The spread of the coronavirus has everyone paying more attention to hygiene. From wearing face masks to washing their hands regularly, people are taking extra safety precautions to help prevent the spread of COVID-19. However, not all the steps people are doing to protect themselves, and others are as beneficial as they think. The best example of that would be wearing gloves. Many people wear gloves when going out shopping or running errands. However, as it turns out, the Centers for Disease Control and Prevention (CDC) doesn’t suggest wearing gloves for these everyday activities. Instead, they recommend wearing gloves in only two scenarios.
The first activity for which you should wear gloves is cleaning. When cleaning and disinfecting your home to keep the virus away, you must wear gloves. As you probably know by now, the virus can live on surfaces. So, because there is a chance the surfaces in your house, such as your table, floors, etc., are infected, wearing gloves while cleaning them is a crucial step. The second activity is caring for someone who’s ill. If you’re caring for someone who is sick at home, the CDC says you should also use disposable gloves when cleaning and disinfecting the area around the person and any other surfaces they may have contacted. The CDC stated: “Use disposable gloves when touching or having contact with blood, stool, or body fluids, such as saliva, mucus, vomit, and urine. After using disposable gloves, throw them out in a lined trash can. Do not disinfect or reuse the gloves.” It’s important to note that any time you remove your gloves, you should be washing your hands with soap and water.

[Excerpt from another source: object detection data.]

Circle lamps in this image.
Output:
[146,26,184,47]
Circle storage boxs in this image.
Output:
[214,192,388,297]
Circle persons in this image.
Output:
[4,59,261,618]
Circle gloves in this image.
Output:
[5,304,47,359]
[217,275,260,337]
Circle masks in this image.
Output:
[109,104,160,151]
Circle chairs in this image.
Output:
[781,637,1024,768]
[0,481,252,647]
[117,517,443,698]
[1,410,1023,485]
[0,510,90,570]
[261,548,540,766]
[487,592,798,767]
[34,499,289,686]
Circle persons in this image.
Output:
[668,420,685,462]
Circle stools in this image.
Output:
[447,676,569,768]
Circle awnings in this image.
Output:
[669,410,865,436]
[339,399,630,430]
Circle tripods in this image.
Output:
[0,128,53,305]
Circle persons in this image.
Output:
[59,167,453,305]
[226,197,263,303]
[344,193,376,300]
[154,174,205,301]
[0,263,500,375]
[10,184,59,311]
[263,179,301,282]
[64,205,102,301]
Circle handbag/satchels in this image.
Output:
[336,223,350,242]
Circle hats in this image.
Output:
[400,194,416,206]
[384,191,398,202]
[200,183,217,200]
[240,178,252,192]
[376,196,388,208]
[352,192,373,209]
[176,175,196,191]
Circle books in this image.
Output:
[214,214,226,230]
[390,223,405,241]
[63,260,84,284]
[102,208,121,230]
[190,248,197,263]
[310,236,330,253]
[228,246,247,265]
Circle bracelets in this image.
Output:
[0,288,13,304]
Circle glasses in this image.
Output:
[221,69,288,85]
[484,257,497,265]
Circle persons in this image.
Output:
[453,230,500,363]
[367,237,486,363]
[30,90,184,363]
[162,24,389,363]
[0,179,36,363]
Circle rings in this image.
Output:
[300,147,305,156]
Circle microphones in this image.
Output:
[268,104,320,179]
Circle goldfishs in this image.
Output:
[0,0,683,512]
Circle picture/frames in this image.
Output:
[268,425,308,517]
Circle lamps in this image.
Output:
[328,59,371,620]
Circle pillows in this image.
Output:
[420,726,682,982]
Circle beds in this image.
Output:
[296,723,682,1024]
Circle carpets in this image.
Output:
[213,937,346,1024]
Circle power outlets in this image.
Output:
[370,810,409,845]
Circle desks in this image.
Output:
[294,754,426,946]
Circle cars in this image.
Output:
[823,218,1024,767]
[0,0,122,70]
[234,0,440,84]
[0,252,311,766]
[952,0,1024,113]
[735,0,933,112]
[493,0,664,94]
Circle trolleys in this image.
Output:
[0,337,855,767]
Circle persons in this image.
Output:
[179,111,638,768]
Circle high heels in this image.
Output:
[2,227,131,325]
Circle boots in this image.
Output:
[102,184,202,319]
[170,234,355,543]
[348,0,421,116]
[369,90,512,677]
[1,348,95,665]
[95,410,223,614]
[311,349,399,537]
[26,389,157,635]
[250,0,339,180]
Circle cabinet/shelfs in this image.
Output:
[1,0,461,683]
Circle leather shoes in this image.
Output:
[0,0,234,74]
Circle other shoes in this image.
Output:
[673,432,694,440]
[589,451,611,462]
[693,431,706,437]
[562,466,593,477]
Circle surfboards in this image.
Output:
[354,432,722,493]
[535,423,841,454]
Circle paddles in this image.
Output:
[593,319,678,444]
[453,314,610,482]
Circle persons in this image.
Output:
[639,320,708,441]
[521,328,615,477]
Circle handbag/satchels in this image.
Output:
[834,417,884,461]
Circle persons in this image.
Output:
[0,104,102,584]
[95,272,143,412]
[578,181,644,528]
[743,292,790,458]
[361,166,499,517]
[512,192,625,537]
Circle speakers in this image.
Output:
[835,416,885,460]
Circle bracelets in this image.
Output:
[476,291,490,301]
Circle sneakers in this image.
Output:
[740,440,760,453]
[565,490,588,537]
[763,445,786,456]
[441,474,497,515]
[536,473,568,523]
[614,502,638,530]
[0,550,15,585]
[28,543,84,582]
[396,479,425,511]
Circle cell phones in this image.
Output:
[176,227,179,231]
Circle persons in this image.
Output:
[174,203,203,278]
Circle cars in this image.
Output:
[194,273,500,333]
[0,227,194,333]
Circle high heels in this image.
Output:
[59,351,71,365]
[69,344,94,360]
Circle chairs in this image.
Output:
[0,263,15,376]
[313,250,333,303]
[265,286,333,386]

Leann Poston, MD, medical expert for Ikon Health, explains the reasoning of the CDC’s objection to the everyday use of gloves, saying it’s because “gloves sometimes give a false sense of security or protection.” Poston further explained: “If you wear gloves in situations that do not have an obvious start and stopping point, you forget that your gloves are contaminated. People put on gloves, go shopping, use their cell phones, touch their faces, enter their cars and homes, and then remove their gloves. Their hands were covered, but they cross-contaminated everything they touched. It is easier to forget about cross-contamination when wearing gloves. You are much more aware of what you touch when your hands are bare.” Another problem Poston brought up is that when taking the gloves off, people often fail to wash their hands, furthering the possibility of spreading the coronavirus.
So, how does the CDC recommend that you stay safe in public, if not by wearing gloves? When going about your day to day activities amid the pandemic, the experts at the CDC suggest that instead of wearing gloves, you “practice everyday preventive actions,” like maintaining a social distance of at least six feet, washing your hands with soap and water for 20 seconds, using a hand sanitizer with at least 60 percent alcohol, and wearing a cloth face covering. Please remain safe and healthy! Look after yourself.